For more events and lines, see the Euro to dollar forecast

EUR/USD Sentiment

  • Euro sinks on rate cut possibility: The euro pushed higher  on Tuesday, but it didn’t take much to bring it back down the next day. The markets reacted negatively to comments by ECB Governing Council member Jens Weidmann that the ECB could lower rates if economic and inflation data warranted such a move. The markets were also unnerved following the release of an IMF report that found that the Eurozone is the weakest part of the global economy, and called on the ECB to lower interest rates in order to boost economic growth. The IMF reduced its forecast of Eurozone growth in 2013  from 0.2% to -0.2%, and also downgraded its forecast of German growth from 0.9% to 0.6%.
  • Key US numbers point downward: US economic releases continue to disappoint the  markets, as Tuesday’s major events fell below expectations.  Building Permits dropped from 0.95 million  to 0.90 million, missing  the estimate of 0.94 million. Core CPI posted a weak gain of 0.1%, below the estimate of 0.2%. There was some good news from Housing Starts, which hit a multi-year high, improving to 1.04 million. This easily beat the  forecast of 0.93 million. The alarm bells may not have gone off just yet, but the continuing weak numbers are raising concerns about the extent of the US recovery. The markets will be hoping for a turnaround as the US releases additional key numbers on Thursday.
  • Cyprus  will get bailout, but problems remain:  The Cyprus bailout may not be grabbing the headlines, but the crisis is by no means behind us. Back in March, the EU and IMF agreed to provide EUR 10 billion, with Cyprus kicking in another EUR 7 billion. However, the original deal collapsed after Cyprus balked at taxing every bank deposit in the country, following a huge outcry on the island. The  EU has agreed to the bailout, but Cyprus must kick in EUR 13 billion. The country plans to raise these funds through a combination of taxes on uninsured depositors, tax rises and spending cuts.
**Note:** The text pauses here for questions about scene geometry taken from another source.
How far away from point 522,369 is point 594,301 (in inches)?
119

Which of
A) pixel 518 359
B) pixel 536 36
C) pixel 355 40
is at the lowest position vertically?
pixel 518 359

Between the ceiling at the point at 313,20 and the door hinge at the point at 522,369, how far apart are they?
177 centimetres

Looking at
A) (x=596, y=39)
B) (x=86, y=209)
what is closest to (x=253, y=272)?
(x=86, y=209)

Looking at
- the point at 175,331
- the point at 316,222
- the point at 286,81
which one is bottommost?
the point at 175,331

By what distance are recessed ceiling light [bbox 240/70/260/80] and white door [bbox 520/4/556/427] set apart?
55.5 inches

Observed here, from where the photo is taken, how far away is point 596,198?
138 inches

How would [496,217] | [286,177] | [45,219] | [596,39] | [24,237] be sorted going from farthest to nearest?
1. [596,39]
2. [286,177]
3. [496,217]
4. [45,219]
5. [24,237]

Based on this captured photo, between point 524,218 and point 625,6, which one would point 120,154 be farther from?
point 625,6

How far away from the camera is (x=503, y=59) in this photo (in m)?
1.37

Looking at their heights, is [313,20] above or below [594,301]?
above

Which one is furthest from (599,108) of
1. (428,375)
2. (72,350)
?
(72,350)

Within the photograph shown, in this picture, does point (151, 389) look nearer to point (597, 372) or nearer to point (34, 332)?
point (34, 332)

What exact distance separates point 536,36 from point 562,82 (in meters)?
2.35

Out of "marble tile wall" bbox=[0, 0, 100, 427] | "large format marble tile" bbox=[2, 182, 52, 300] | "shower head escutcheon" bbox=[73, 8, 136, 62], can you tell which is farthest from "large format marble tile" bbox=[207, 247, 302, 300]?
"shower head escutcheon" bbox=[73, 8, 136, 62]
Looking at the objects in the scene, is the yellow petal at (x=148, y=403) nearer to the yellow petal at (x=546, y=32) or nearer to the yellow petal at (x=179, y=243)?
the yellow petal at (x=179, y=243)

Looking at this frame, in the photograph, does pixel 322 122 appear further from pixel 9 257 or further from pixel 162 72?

President  Nicos Anastasiades said he will ask the EU for more help, but it not clear if Cyprus is asking additional bailout funds or funds in another form. The bailout agreement calls for huge taxes on deposits over EUR 100,000. Deposits in the Bank of Cyprus will lose between 37.5% and 60%, while depositors in Laiki Bank, which will be winded down  could lose up to 80%. Under the bailout agreement, Cyprus must restructure its banking sector and impose austerity measures. Analysts estimate that the country’s GDP will be slashed by 13% in 2013 and 2014, which will pose serious challenges for the government.
  • Italy struggles with political impasse: Remember the Italian election back in February that failed to produce a clear winner? Well, unfortunately  not much has happened since, as Italy has been in a political crisis since then. Mario Monti remains head of a caretaker government, but has been unable to continue with badly-needed economic reforms due to the political impasse. Monti and center-left leader Pier Luigi Bersani are hoping to reach agreement choosing a successor to President Giorgio Napolitano, who will step down in May. The crisis in the Eurozone’s third largest economy could undermine the Eurozone, and the markets are hoping that the choosing of a new president will be the first step in establishing a new government.